Blog » Transparent thinking

Transparent thinking

source

Winning in business involves imagining a future for your company, determining what needs to happen to get there, and making sure it happens.  Instead of focusing on what you can’t do, turn your brain towards what you can. To make this a reality, leaders need to develop transparent thinking in themselves and their team members.

 

Stop Making Stuff Up

How do we stop making stuff up (MSU)  – an instinctual need to fill in any voids in our thinking process that typically result in much more negative than positive – and allowing the negatives to color the glasses through which we view the world?

One way is to make your thinking process as transparent as possible.  During meetings and strategy sessions, put everyone’s beliefs and assumptions out on the table and challenge them.

Ask questions like, “What do we think we know to be true about our customers, competitors, and markets?  How do we know that these are true?  What are the things we take for granted that nobody talks about?

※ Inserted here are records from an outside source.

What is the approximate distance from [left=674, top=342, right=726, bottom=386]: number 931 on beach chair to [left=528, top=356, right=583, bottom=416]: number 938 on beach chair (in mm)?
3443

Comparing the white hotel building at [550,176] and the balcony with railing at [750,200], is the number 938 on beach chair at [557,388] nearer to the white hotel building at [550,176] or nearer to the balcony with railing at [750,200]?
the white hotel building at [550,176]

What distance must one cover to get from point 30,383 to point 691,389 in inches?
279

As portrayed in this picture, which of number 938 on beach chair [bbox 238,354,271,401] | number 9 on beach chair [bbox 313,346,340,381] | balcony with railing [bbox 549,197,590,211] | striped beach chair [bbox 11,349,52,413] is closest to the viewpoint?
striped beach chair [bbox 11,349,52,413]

What do we need to now learn based on our continually changing world?”

 

Burst Your Bias Bubbles

Once you tap into some of your underlying beliefs and assumptions (‘bubbles’), consider whether they are limiting constraints or whether they are fueling possibilities, options, and alternatives. Because our bubbles are locked in the past, and it is valid that there are likely to be hurdles or challenges to doing things a different way, most assumptions relate to what you can’t do rather than what you can do. Our brain goes to the issues or challenges we will face; why it won’t work or customers won’t go for it. We tend to spend time thinking more about the negatives vs. the possibilities, and we create limiting constraints that may or may not be true.

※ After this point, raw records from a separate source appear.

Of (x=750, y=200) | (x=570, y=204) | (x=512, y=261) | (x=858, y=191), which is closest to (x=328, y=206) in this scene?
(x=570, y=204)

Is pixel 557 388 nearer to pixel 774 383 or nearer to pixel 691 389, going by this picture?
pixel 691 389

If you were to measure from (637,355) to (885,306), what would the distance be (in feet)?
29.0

For any beliefs or assumptions that are hindering you or are more about what is in the way, change your focus by prompting your brain. Instead of thinking, “We can’t do that,” or “That will never work,” try asking yourself and others, “What if our assumptions are wrong? What if we did it this way?  If we were building this business from scratch, what would we do differently to serve our customers better? What is possible? Where can we look for inspiration to figure this out? How can we…?” This shifts your brain to looking for reasons and answers that help you move forward.

 

Stop Reacting, Start Thinking

As our behaviors are becoming increasingly rote (primarily due to speed), we’re relying more on what we believe about the past rather than taking the time to pause, think, assess the current situation, and make intentional choices and decisions about our future. The world around us is moving so fast and our brains tell us we don’t have time. We are under enormous pressure to just run from the moment we wake up until we go to bed at night.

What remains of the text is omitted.